The task. Update the data below by changing each instance of "light tan dog" to "pale tan dog". Leave everything else unchanged.
begin Task material
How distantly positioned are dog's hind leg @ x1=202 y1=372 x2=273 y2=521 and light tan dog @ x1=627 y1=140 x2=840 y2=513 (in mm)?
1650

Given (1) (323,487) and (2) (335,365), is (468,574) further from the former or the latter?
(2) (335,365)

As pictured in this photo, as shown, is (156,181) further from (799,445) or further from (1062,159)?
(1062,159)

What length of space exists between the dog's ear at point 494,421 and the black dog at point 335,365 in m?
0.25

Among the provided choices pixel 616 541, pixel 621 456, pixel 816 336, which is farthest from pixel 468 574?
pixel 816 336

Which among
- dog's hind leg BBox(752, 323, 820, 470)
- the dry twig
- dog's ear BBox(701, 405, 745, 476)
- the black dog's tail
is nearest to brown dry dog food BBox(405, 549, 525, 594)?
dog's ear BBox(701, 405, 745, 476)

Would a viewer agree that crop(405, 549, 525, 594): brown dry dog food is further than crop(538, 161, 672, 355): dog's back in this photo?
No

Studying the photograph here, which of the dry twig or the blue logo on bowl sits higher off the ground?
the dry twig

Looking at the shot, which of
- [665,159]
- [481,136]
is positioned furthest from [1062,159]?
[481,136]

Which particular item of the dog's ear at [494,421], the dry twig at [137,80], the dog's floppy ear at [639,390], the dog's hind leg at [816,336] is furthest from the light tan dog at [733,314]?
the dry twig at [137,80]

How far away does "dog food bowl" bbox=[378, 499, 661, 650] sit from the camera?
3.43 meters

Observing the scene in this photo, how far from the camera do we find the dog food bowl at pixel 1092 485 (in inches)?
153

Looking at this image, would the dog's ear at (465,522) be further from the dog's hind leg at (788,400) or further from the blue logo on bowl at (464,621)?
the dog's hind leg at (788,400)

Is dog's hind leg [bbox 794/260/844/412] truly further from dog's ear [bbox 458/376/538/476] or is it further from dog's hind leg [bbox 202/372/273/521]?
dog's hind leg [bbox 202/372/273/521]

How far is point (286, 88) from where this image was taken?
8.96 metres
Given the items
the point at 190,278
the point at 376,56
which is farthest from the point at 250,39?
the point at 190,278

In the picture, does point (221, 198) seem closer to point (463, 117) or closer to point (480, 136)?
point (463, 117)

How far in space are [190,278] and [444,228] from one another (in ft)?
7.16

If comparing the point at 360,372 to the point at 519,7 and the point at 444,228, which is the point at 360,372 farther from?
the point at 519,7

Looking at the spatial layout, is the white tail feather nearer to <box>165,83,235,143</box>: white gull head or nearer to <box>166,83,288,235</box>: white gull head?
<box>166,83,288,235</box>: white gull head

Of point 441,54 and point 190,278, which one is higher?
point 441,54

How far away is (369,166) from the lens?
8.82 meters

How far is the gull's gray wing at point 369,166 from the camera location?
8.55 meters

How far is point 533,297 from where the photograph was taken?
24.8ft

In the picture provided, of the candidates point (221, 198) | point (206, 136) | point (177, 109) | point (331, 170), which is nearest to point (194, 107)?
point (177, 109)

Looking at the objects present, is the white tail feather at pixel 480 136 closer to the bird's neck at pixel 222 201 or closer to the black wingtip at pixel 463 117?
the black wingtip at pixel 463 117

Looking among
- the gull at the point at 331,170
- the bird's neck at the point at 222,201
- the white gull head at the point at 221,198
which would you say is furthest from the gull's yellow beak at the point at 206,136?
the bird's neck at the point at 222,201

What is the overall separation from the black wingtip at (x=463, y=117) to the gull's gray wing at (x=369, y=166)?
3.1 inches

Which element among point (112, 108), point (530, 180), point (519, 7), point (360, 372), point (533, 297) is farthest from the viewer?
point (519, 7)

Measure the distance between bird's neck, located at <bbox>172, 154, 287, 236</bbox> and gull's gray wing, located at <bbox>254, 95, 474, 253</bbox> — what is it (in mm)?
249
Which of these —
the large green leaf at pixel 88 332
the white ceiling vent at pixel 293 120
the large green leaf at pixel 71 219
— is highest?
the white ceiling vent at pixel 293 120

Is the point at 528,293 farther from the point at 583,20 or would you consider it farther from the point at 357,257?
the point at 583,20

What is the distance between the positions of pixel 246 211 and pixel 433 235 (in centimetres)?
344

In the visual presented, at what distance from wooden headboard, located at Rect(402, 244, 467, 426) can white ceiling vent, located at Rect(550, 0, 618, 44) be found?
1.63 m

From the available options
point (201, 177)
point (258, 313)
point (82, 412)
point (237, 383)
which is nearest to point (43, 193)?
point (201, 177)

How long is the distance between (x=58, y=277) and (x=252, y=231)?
end Task material
Written response.
How distantly positioned are dog's hind leg @ x1=202 y1=372 x2=273 y2=521 and pale tan dog @ x1=627 y1=140 x2=840 y2=513 (in mm)?
1650

Given (1) (323,487) and (2) (335,365), is (468,574) further from the former or the latter?
(2) (335,365)

As pictured in this photo, as shown, is (156,181) further from (799,445) or further from (1062,159)?
(1062,159)

What length of space exists between the dog's ear at point 494,421 and the black dog at point 335,365 in m?
0.25

Among the provided choices pixel 616 541, pixel 621 456, pixel 816 336, which is farthest from pixel 468 574?
pixel 816 336

Which among
- dog's hind leg BBox(752, 323, 820, 470)
- the dry twig
- dog's ear BBox(701, 405, 745, 476)
- the black dog's tail
is nearest to brown dry dog food BBox(405, 549, 525, 594)?
dog's ear BBox(701, 405, 745, 476)

Would a viewer agree that crop(405, 549, 525, 594): brown dry dog food is further than crop(538, 161, 672, 355): dog's back in this photo?
No

Studying the photograph here, which of the dry twig or the blue logo on bowl sits higher off the ground?
the dry twig

Looking at the shot, which of
- [665,159]
- [481,136]
is positioned furthest from [1062,159]?
[481,136]

Which particular item of the dog's ear at [494,421], the dry twig at [137,80], the dog's floppy ear at [639,390], the dog's hind leg at [816,336] is furthest from the pale tan dog at [733,314]?
the dry twig at [137,80]

How far away does "dog food bowl" bbox=[378, 499, 661, 650] sit from the camera?
3.43 meters

Observing the scene in this photo, how far from the camera do we find the dog food bowl at pixel 1092 485 (in inches)?
153

Looking at this image, would the dog's ear at (465,522) be further from the dog's hind leg at (788,400) or further from the blue logo on bowl at (464,621)?
the dog's hind leg at (788,400)

Is dog's hind leg [bbox 794/260/844/412] truly further from dog's ear [bbox 458/376/538/476] or is it further from dog's hind leg [bbox 202/372/273/521]?
dog's hind leg [bbox 202/372/273/521]

How far is point (286, 88) from where this image was taken?
8.96 metres
Given the items
the point at 190,278
the point at 376,56
which is farthest from the point at 250,39?
the point at 190,278

In the picture, does point (221, 198) seem closer to point (463, 117) or closer to point (480, 136)?
point (463, 117)

How far in space are [190,278] and [444,228] from one another (in ft)?
7.16

If comparing the point at 360,372 to the point at 519,7 and the point at 444,228, which is the point at 360,372 farther from?
the point at 519,7

Looking at the spatial layout, is the white tail feather nearer to <box>165,83,235,143</box>: white gull head or nearer to <box>166,83,288,235</box>: white gull head?
<box>166,83,288,235</box>: white gull head

Of point 441,54 and point 190,278, which one is higher?
point 441,54

How far away is (369,166) from the lens?
8.82 meters

How far is the gull's gray wing at point 369,166 from the camera location?
8.55 meters

How far is point 533,297 from where the photograph was taken?
24.8ft

In the picture provided, of the candidates point (221, 198) | point (206, 136) | point (177, 109) | point (331, 170), which is nearest to point (194, 107)?
point (177, 109)

Looking at the objects present, is the white tail feather at pixel 480 136 closer to the bird's neck at pixel 222 201 or closer to the black wingtip at pixel 463 117?
the black wingtip at pixel 463 117

Looking among
- the gull at the point at 331,170
- the bird's neck at the point at 222,201
- the white gull head at the point at 221,198
which would you say is furthest from the gull's yellow beak at the point at 206,136?
the bird's neck at the point at 222,201

What is the overall separation from the black wingtip at (x=463, y=117) to the gull's gray wing at (x=369, y=166)?
3.1 inches

Which element among point (112, 108), point (530, 180), point (519, 7), point (360, 372), point (533, 297) is farthest from the viewer?
point (519, 7)

Measure the distance between bird's neck, located at <bbox>172, 154, 287, 236</bbox> and gull's gray wing, located at <bbox>254, 95, 474, 253</bbox> — what is it (in mm)?
249
Which of these —
the large green leaf at pixel 88 332
the white ceiling vent at pixel 293 120
the large green leaf at pixel 71 219
— is highest?
the white ceiling vent at pixel 293 120

Is the point at 528,293 farther from the point at 583,20 or would you consider it farther from the point at 357,257?
the point at 583,20

What is the distance between the positions of pixel 246 211 and pixel 433 235 (in centimetres)?
344

In the visual presented, at what distance from wooden headboard, located at Rect(402, 244, 467, 426) can white ceiling vent, located at Rect(550, 0, 618, 44) be found?
1.63 m

From the available options
point (201, 177)
point (258, 313)
point (82, 412)
point (237, 383)
which is nearest to point (43, 193)?
point (201, 177)

How long is the distance between (x=58, y=277) and (x=252, y=231)?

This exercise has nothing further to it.